Peut-être avait-il espéré qu'elle serait plus dépendante, peut-être avait-il prévu quelque chose d'autre pour elle et Pinewood, se demanda-t-elle. Oui, pourquoi l'aurait-il autant aidée à remettre en état la maison, s'il n'avait pas l'intention d'y vivre avec elle ? La jeune femme se sentait désolée en y pensant, mais une pointe de colère perçait aussi son cœur. Elle était seule propriétaire de Pinewood. Ce n'était pas parce qu'elle était une femme et une étrangère qu'on avait à décider pour elle de son destin.

Elle talonna sa monture et s'éloigna de l'étable. Le ciel était gris, chargé de nuages. Il allait certainement se mettre à pleuvoir dans la matinée.

Comme Louis avait disparu à Pinewood, c'était Kenneth qui le remplaçait et venait la voir presque tous les jours. Il arrivait tôt le matin, apparaissant au bout de la route dans sa veste grise, rajustant son béret sur ses cheveux gominés, marchant d'un pas pressé. 

Il s'installait pour prendre un café, fumer sa cigarette et discuter du temps. Parfois il lui parlait de l'Irlande. Il aimait raconter comment il sortait les moutons de la bourbe et parler des paysages qui lui manquaient. Arlette n'avait jamais rien vu de tel, elle essayait de s'imaginer les collines verdoyantes et les falaises donnant sur la mer. 

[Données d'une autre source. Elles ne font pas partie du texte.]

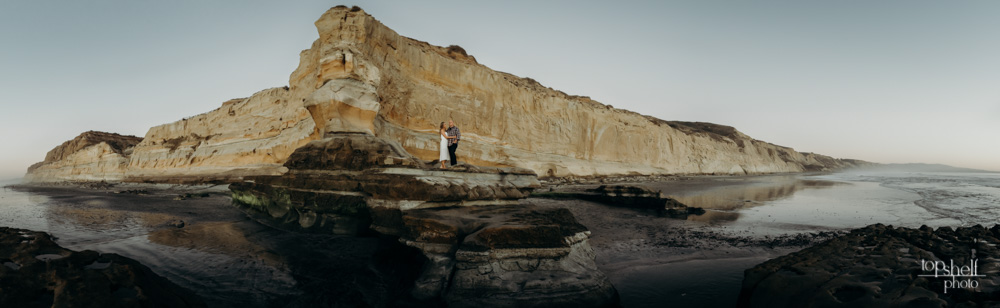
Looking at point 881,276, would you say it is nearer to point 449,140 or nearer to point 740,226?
point 740,226

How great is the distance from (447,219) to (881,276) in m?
4.18

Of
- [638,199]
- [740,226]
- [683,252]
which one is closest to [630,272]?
[683,252]

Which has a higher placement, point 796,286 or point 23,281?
point 23,281

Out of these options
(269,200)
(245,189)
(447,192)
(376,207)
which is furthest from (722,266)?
(245,189)

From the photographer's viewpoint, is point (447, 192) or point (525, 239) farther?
point (447, 192)

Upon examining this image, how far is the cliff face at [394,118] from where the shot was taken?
934 centimetres

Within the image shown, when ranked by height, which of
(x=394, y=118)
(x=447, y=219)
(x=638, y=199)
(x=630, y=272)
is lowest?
(x=630, y=272)

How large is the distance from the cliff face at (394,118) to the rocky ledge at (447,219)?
195 cm

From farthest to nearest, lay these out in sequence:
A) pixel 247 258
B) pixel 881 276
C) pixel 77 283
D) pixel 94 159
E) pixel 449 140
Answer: pixel 94 159 → pixel 449 140 → pixel 247 258 → pixel 881 276 → pixel 77 283

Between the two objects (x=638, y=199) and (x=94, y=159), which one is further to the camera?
(x=94, y=159)

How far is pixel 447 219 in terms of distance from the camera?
14.8 ft

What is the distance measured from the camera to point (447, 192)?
5535 millimetres

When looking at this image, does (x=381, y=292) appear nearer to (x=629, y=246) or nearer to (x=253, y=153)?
(x=629, y=246)

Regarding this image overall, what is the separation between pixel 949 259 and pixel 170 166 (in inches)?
1412
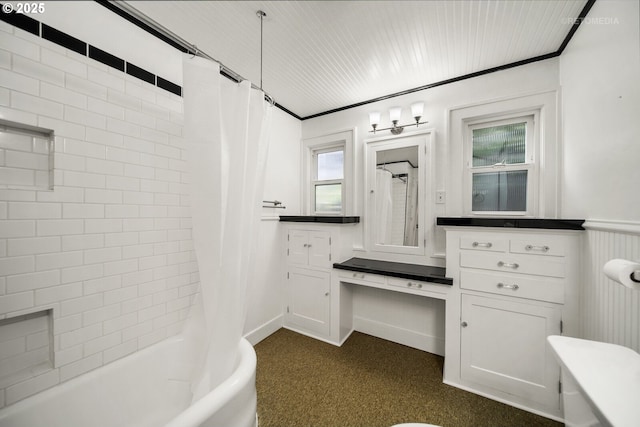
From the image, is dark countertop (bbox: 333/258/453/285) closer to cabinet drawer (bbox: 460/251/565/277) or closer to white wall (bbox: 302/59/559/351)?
white wall (bbox: 302/59/559/351)

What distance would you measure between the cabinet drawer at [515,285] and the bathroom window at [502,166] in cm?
62

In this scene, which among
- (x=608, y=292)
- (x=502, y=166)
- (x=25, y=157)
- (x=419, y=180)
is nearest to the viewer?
(x=25, y=157)

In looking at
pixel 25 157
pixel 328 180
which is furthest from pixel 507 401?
pixel 25 157

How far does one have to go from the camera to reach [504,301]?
1382mm

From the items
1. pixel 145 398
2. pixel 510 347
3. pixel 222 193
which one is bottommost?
pixel 145 398

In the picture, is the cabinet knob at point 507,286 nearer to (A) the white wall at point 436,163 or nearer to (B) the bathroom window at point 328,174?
(A) the white wall at point 436,163

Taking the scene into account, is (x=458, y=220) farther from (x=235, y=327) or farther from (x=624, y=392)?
(x=235, y=327)

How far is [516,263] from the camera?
53.3 inches

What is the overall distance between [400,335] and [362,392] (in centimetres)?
76

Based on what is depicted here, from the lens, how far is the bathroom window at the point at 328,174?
2365 mm

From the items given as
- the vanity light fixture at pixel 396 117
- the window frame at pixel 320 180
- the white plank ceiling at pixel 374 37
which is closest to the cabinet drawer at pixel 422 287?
the window frame at pixel 320 180

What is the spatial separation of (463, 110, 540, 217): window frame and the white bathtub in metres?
2.02

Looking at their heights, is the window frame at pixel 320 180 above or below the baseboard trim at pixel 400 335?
above

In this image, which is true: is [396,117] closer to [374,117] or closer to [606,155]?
[374,117]
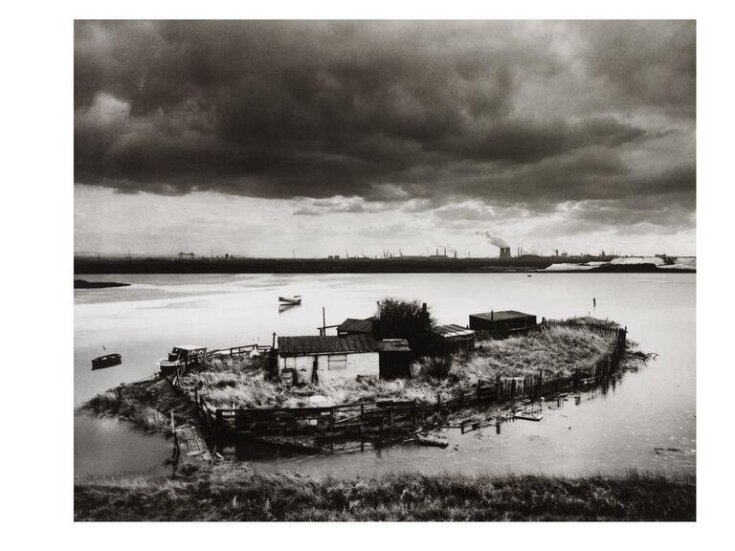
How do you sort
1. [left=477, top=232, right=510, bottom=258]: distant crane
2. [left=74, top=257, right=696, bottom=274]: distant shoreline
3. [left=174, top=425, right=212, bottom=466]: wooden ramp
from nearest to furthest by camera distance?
[left=174, top=425, right=212, bottom=466]: wooden ramp → [left=74, top=257, right=696, bottom=274]: distant shoreline → [left=477, top=232, right=510, bottom=258]: distant crane

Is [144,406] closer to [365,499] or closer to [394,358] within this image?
[365,499]

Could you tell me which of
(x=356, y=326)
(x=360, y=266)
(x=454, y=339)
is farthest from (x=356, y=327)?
(x=454, y=339)

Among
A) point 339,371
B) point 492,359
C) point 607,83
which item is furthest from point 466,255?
point 607,83

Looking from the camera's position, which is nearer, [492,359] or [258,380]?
[258,380]

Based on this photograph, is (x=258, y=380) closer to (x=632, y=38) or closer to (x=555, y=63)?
(x=555, y=63)

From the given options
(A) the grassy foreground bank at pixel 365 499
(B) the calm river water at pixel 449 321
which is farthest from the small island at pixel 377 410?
(B) the calm river water at pixel 449 321

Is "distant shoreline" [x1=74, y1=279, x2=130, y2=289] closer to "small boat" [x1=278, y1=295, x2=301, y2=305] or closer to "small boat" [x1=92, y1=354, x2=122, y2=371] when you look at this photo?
"small boat" [x1=92, y1=354, x2=122, y2=371]

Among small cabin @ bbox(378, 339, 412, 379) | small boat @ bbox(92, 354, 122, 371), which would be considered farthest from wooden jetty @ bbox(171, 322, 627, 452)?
small boat @ bbox(92, 354, 122, 371)
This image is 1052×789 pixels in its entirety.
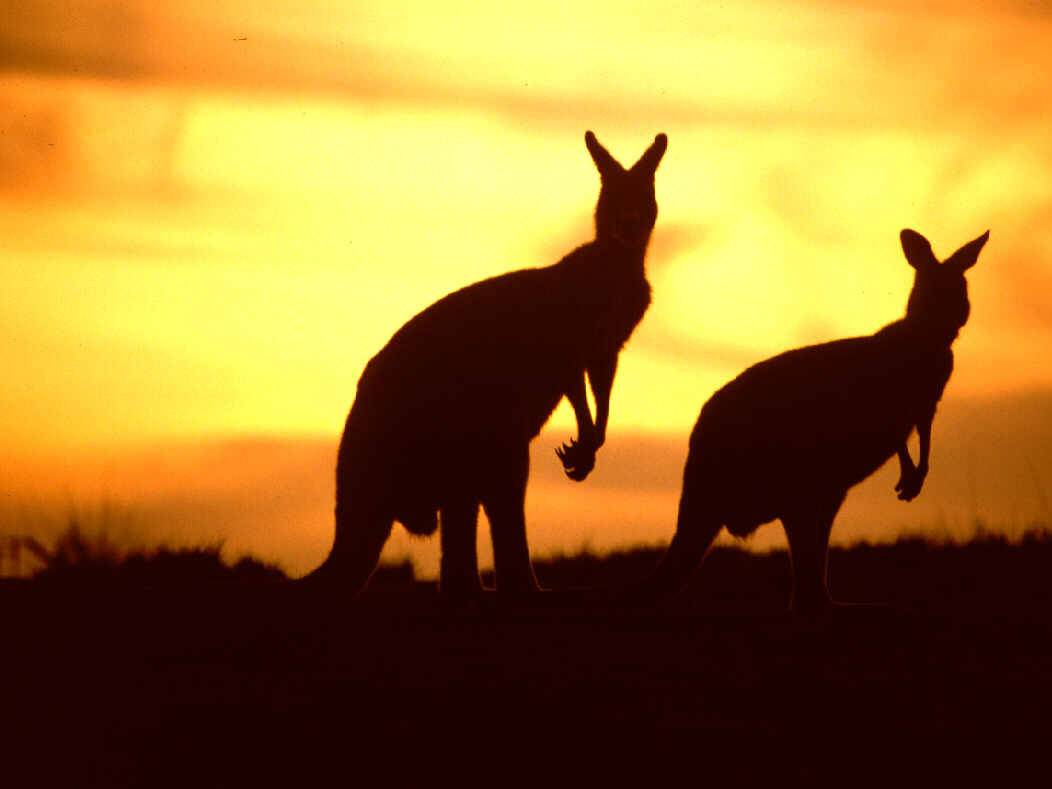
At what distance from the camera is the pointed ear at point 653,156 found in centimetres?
1074

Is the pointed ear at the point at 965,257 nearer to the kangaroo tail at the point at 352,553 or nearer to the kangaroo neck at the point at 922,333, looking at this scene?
the kangaroo neck at the point at 922,333

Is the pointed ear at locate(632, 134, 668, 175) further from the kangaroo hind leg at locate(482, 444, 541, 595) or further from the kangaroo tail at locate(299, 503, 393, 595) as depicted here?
the kangaroo tail at locate(299, 503, 393, 595)

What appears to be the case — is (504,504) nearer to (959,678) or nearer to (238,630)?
(238,630)

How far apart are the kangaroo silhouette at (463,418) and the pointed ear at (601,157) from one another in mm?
847

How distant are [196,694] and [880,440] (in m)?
4.19

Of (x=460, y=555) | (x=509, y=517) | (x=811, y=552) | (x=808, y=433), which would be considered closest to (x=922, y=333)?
(x=808, y=433)

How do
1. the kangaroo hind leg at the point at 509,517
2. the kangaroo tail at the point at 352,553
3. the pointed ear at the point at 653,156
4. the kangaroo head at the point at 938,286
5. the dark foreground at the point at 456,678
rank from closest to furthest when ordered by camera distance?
the dark foreground at the point at 456,678 → the kangaroo hind leg at the point at 509,517 → the kangaroo tail at the point at 352,553 → the kangaroo head at the point at 938,286 → the pointed ear at the point at 653,156

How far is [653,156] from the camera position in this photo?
1077 cm

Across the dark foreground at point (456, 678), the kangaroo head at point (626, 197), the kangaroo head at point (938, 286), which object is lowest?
the dark foreground at point (456, 678)

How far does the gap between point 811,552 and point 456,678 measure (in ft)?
9.35

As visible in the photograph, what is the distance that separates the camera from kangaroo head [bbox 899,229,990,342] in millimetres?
10352

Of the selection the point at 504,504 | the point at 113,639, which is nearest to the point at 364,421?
the point at 504,504

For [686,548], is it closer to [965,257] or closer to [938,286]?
[938,286]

Elle tentait de s'imaginer les paysages extraordinaires dans lesquels il avait grandi, et le dénuement dans lequel sa famille avait vécu pendant la Grande Famine, cinquante ans auparavant, qui avait forcé la plupart de ses cousins à partir pour les Etats-Unis ou l'Angleterre. 

En retour, elle lui racontait la vie de fermière qu'elle avait vécue pendant son enfance, jusqu'à ce que la Grande Guerre n'oblige sa famille à quitter les montagnes. Implicitement, l'histoire s'arrêtait en 1914 pour eux. Au-delà, il n'y avait plus rien à dire, croyait-elle. 

Peut-être était-il persuadé qu'elle ne savait rien à la guerre, puisqu'elle n'était qu'une femme. Peut-être ne voulait-elle pas qu'on lui rappelle les événements au-cours desquels elle avait perdu son frère et son père, pensait-il.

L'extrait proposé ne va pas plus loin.